The analysis of software development methodologies in "An Empirical Investigation of the Effectiveness of Systems Modeling and Verification Tools" by Anand Jeyaraj and Vicki L. Sauter (June 2007) demonstrated that methodologies based on data-flow diagrams are superior in certain ways to those based on use-case diagrams. However, knowing this is of little help in the real world due to deficiencies in both types of methodologies.

As a former strategy and planning leader for integrated process management at IBM Global Services, I am familiar with numerous methodologies, some far superior to both data-flow-diagram- and user-centered-design-based systems. Several IBM divisions have had great success with a swimlane-based (SLB) methodology called DesignFlow that provides far superior results for analysts, stakeholders, architects, and developers by combining actors, data flows, processes, and the passage of time in ways that are highly understandable. Each process is graphically mapped in a way that each actor—human, virtual, or external process—is represented, along with its activities and information, in its own swimlane. Process flows, responsibilities, and decision points are highlighted.

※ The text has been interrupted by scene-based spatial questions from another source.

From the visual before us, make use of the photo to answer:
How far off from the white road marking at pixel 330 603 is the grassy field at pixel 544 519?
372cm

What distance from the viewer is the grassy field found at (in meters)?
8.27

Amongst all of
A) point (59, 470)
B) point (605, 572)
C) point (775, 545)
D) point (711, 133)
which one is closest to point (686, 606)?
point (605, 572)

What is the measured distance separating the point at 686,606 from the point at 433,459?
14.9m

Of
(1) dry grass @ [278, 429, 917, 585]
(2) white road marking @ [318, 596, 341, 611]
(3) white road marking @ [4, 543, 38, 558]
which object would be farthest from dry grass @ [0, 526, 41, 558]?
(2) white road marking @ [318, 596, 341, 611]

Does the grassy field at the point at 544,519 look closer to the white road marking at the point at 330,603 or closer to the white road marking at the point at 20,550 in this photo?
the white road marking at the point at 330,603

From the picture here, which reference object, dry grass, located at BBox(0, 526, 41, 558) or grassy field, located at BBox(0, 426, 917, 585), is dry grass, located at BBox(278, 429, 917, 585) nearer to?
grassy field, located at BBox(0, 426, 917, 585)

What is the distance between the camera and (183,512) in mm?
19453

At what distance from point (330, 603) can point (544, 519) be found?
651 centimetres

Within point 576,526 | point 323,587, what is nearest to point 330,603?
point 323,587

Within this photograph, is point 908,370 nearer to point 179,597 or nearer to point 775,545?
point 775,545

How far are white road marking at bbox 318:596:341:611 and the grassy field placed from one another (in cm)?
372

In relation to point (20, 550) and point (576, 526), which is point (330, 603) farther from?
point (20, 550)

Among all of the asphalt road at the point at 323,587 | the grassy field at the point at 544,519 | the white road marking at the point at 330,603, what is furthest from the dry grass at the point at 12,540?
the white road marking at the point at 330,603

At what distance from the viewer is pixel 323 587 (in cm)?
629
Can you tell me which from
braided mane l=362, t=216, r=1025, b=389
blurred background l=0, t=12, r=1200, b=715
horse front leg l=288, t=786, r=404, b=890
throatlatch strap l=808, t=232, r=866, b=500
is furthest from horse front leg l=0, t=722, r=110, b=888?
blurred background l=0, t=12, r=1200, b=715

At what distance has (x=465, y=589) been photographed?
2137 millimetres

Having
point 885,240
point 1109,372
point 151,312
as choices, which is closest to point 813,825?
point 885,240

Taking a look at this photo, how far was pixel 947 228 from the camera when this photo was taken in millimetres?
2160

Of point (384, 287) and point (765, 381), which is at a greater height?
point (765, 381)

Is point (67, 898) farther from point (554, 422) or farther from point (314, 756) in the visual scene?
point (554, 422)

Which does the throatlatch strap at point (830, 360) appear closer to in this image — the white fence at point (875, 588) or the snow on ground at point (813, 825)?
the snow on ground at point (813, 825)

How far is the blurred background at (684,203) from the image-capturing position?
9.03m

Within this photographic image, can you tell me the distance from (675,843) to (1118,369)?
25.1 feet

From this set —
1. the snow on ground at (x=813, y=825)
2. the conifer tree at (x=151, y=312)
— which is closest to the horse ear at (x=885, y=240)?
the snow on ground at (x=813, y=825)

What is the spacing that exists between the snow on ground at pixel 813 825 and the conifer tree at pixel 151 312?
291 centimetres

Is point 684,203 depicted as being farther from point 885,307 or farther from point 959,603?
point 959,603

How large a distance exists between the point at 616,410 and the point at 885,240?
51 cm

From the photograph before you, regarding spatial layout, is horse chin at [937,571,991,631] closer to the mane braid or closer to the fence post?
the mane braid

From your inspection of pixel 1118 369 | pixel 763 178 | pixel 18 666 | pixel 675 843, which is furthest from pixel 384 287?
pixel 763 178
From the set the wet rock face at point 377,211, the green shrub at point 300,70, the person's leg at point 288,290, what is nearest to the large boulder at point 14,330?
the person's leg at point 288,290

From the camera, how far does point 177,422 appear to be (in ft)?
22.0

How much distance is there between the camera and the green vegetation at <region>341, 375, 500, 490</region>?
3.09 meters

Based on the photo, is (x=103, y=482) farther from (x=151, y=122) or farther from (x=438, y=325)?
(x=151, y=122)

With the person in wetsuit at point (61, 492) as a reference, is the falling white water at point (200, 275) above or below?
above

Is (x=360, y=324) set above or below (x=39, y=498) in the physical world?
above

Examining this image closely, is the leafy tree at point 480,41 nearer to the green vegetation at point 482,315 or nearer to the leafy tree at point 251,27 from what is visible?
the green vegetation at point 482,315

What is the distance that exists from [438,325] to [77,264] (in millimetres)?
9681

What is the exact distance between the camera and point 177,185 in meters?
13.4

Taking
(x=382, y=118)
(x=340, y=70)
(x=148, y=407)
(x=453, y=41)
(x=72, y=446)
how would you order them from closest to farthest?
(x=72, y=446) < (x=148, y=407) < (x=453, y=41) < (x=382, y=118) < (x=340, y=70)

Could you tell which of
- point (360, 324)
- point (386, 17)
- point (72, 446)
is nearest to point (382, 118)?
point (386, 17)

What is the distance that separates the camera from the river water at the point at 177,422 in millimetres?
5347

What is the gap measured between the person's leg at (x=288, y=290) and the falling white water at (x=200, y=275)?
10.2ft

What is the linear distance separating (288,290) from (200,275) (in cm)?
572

The current process is typically mapped as a starting point, while a second map is made of the "proposed solution," or the improved process. These diagrams are referred to as the "as is" and the "to be" states, respectively, and when compared, their functional requirements essentially "fall out" of the differences.

Some might argue that many projects are so groundbreaking that no "as is" process can be mapped, though being without such a process is rarely the case.

Every new process replaces existing ones, just as the telephone, fax, and Internet replaced the telegraph. What actually happens is that manual processes are replaced by or integrated into technologically more sophisticated process structures, even as the overall objective remains the same.

In practice over many years, SLB diagrams and their accompanying functional requirements and specifications have proved far more effective than either data-flow-diagram or user-centered-design artifacts in terms of comprehension and analysis by ordinary managers and systems workers, as well as by trained practitioners. The SLB methodology allows for simulations and play-acting in all mapped processes by stakeholders and developers alike, ferreting out omissions and uncovering valuable process improvements.

I cannot stress enough the importance of enlisting the assistance of the people who must work with and depend on the system to be developed. Too many projects fail because users have little input into systems under development until the user-acceptance or implementation phase, which is far too late to effect anything but superficial changes without incurring enormous costs.

Jeyaraj and Sauter provided a valuable service toward establishing a useful basis for comparing methodologies, but until they expand their research to include SLB methodologies, that service will offer little help to those seeking maximum effectiveness, efficiency, and user satisfaction for their own development projects.